## Testo da leggere:
....

Un’azienda bresciana, Agroittica Lombarda, produce il 30 per cento del caviale pregiato mondiale con ill marchio Calvisius e lo esporta in Russia. Il caviale apprezzato in Italia fin dal ‘500. E Leonardo lo regalò a Beatrice d’Este. La ricetta di Gualtiero Marchesi.

Caviale, dai monaci russi al boom dell’Italia

E’ conosciuto come l’oro nero russo, non parliamo del petrolio, ma di qualcosa molto più gustoso per il nostro palato: il caviale, icona del lusso gastronomico, appetito in tutto il mondo per la sua lussureggiante prelibatezza ma anche per i suoi decantati poteri afrodisiaci, protagonista di romanzi e pellicole cinematografiche, (“io mi annoio senza uomini intelligenti, senza la musica che amo e senza donne, che non esistono qui a Jalta – scriveva Anton Cechov a Maksim Gorkij, il 15 febbraio del 1900 – Io mi annoio senza caviale e senza choucroute») base fondamentale per trattamenti di bellezza della pelle nei più prestigiosi centri estetici mondiali. Basta solo evocarlo e già ci sentiamo trasportati in un mondo per privilegiati escluso ai più. E certo, che la sua qualità più pregiata, l’Almas Caviar, è veramente un lusso che pochi possono permettersi: ha un costo di 300 mila dollari al chilo, lo si può trovare alla Casa del Caviale di Londra, che lo vede in un piccolo contenitore placcato oro 24 carati, alla modica cifra di 24.000 euro. Eppure un tempo, in Russia, era considerato un cibo abbastanza alla portata di tutti, ne mangiavano anche le classi del ceto medio.

....

## Istruzioni dell'esercizio:
**1)** Secondo il testo sul caviale, quanto costa al chilo l'Almas Caviar?
**2)** Trascrivi il brano del testo sul caviale compreso tra "Un’azienda bresciana, Agroittica" e "di Gualtiero Marchesi.", estremi inclusi.
Per rispondere, basati esclusivamente sul testo.

## Righe fornite:
....

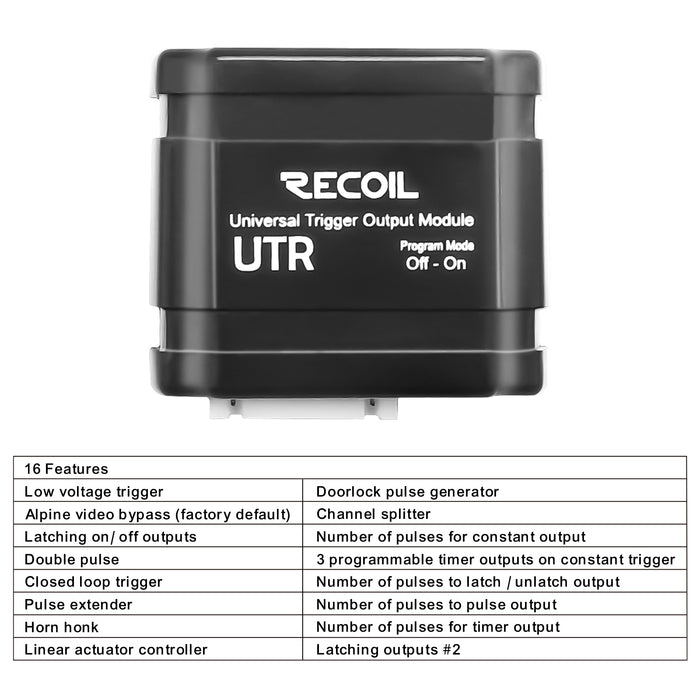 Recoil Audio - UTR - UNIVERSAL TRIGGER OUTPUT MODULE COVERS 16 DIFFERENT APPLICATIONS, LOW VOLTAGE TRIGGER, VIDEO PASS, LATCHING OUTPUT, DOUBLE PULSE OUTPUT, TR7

....

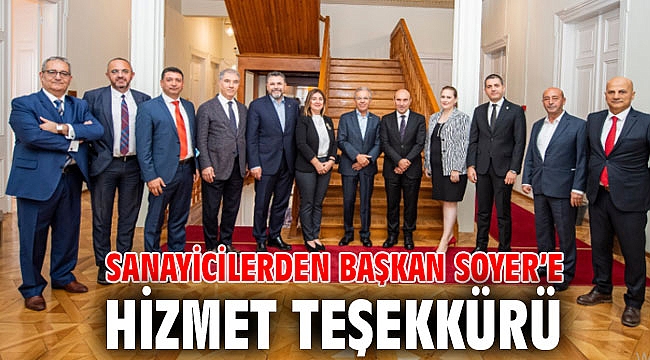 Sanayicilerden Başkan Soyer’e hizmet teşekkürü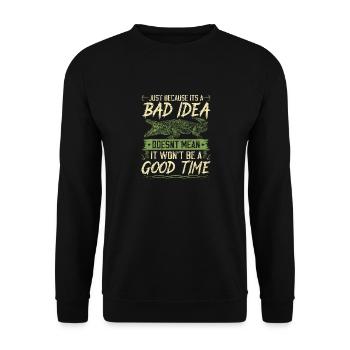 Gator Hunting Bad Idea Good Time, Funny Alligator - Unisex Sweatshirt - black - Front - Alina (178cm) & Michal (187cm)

....

## Risposte attese:
**1)** L'Almas Caviar costa 300 mila dollari al chilo.

**2)**
Un’azienda bresciana, Agroittica Lombarda, produce il 30 per cento del caviale pregiato mondiale con ill marchio Calvisius e lo esporta in Russia. Il caviale apprezzato in Italia fin dal ‘500. E Leonardo lo regalò a Beatrice d’Este. La ricetta di Gualtiero Marchesi.